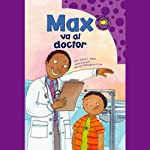 Max va al doctor (Max Goes to the Doctor) | Adria F. Klein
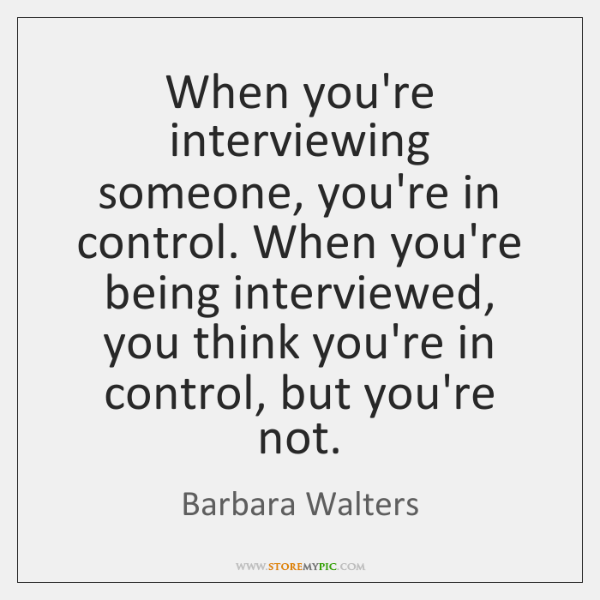 When you're interviewing someone, you're in control. When you're being interviewed, you ...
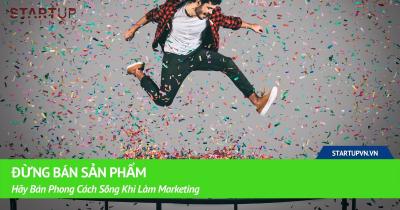 Đừng Bán Sản Phẩm, Hãy Bán Phong Cách Sống Khi Làm Marketing 39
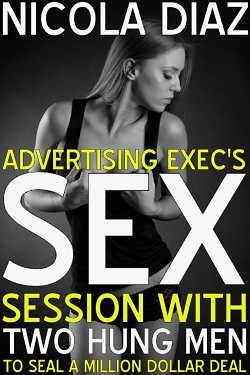 Advertising Exec's Sex Session With Two Hung Men To Seal A Million Dollar Deal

_Your instructions_
When you reach a picture, pass over it; write out all other material exactly.

_Answer for this exercise_
 Max va al doctor (Max Goes to the Doctor) | Adria F. Klein
 When you're interviewing someone, you're in control. When you're being interviewed, you ...
 Đừng Bán Sản Phẩm, Hãy Bán Phong Cách Sống Khi Làm Marketing 39
 Advertising Exec's Sex Session With Two Hung Men To Seal A Million Dollar Deal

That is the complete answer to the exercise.